Once upon a time, in the 10th century in France, a bunch of chevaliers (knights) were attempting to regulate and diminish the violence of their society and so a code was created to bind soldiers to moral and upstanding behavior. And thus, “chivalry” was born.
From the “honorable” code of chivalry, we are also introduced to the idea of courtly love. Courtly love refers to the behaviors, practices and expectations of romance in medieval times. Some of the rules for expressing proper, true love during this era are “he who isn’t jealous isn’t really in love,” and “true lovers must obsess constantly and ceaselessly over the object of their affection” and “chastity, am I right, ladies?” And if you think that those directions for maintaining a relationship sound a tad sexist, or like indications of an unhealthy relationship, you’re right. Today, we romanticize the idea of chivalry into an indicator of an ideal relationship, which trivializes the agency of women, belittles the role of men in partnerships, and ultimately creates unrealistic and harmful expectations for romance today.
People are always commenting on how “chivalrous” men are when they open doors and buy dinner and text back and bring flowers, and this is (swear word) ridiculous. Chivalry is not your significant other wrapping you in their jacket because you look a little chilly. Chivalry is, according to “Medieval Life and Times,” “to fear God and maintain His Church,” and “never refuse a challenge from an equal,” and “to give succor to widows and orphans.” So unless your boyfriend is being generous with his succor or is constantly picking fights with his equals, he is not being chivalrous.
Notice how I say “boyfriend” and refer to males when I discuss the performance of chivalry. This is because, in medieval times, only wealthy, aristocratic men could be knights, and only knights were bound by chivalry. They were to “respect women” and “protect the weak” (meaning women), and therefore, chivalry is a sexist idealization that reinforces hegemonic masculinity and reduces women to objects of desire, turns them into prizes, and forces them to be powerless, second-class individuals. Men are caged into the restrictions of hyper-masculinity; they must be strong, must never have problems of their own, and must defend, protect, and fight whenever the opportunity presents itself.
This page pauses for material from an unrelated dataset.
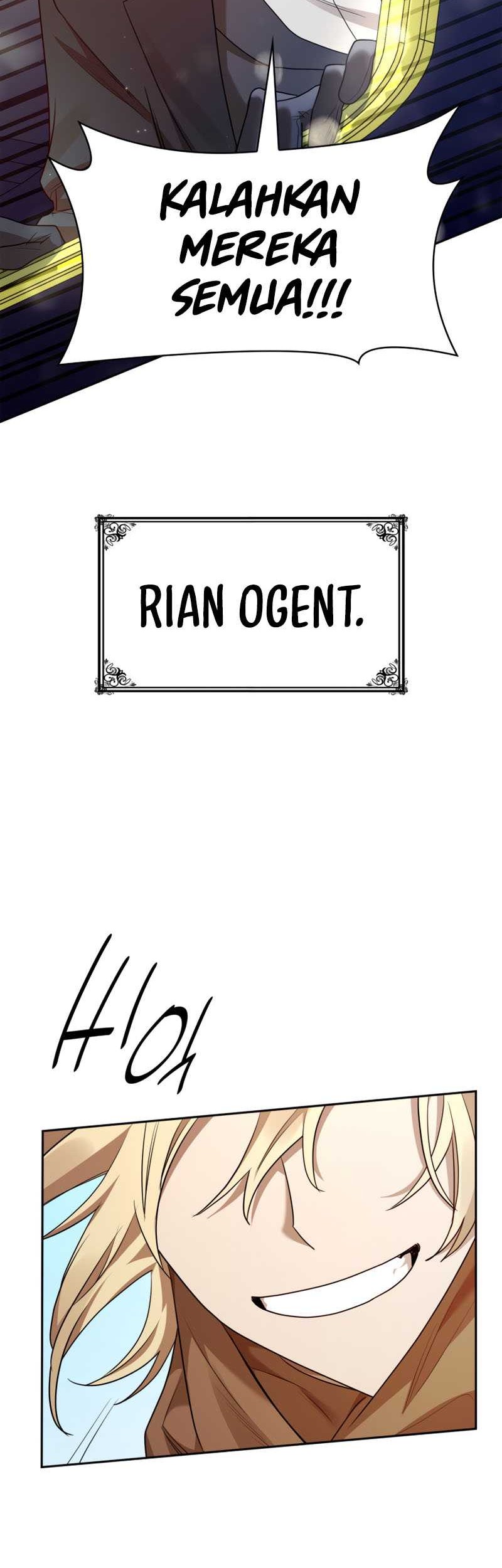 Chapter 15 - halaman 56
And of course, as women were not allowed to be knights, were not allowed to practice chivalry, they were the ones who were to receive it, immediately becoming the passive participant in the relationship. The idea of chivalry is linked to damsels in distress, stupid princess waiting around for men to save them, and it glorifies this inaction to control one’s life, praises women who relinquish their futures to the hands of men.
I call for an end of chivalry, and a re-establishment of respect. Our concept of chivalry not only glorifies men for doing small, irrelevant actions in relationships, it reinforces stereotypes of what women want out of their partnerships and, on a larger scale, out of the treatment that they receive on a day to day basis. Yes, I want people to hold the door for me when the situation warrants it (like when I’m right behind someone and if the door were to close I would run right into it), but I also want to be paid the same amount of money a man is paid for doing the same exact job, I want to be able to walk down a street at night in silence instead of mentally deflecting the horrible, derogatory remarks that are shouted at me from across the road, and I want to live in a world where a monster who has sex with an unconscious human is put away in prison for longer than six months and no one tries to blame the unconscious human for his actions.
And if having to hold the door open, along with all of my other wishes, is too much to ask, then you know what? Forget the door. The other requests will do. Don’t hold the elevator door for a woman because she’s a woman; hold the elevator door for her because she’s a human being and because it’s a nice thing to do. Don’t think that all you have to do to treat a woman right is open her car door, don’t believe that women cannot open doors on their own, and don’t ever be so stereotypically gendered that you don’t allow women to open a door for you. Also, if you think that the fight for equality is about who is holding doors for whom, you’re missing the point entirely, completely, and absolutely. The fight is about who is closing the doors, it includes people who do not realize that the door has swung closed onto those behind them, and it is being fought by and for those who are being shut out.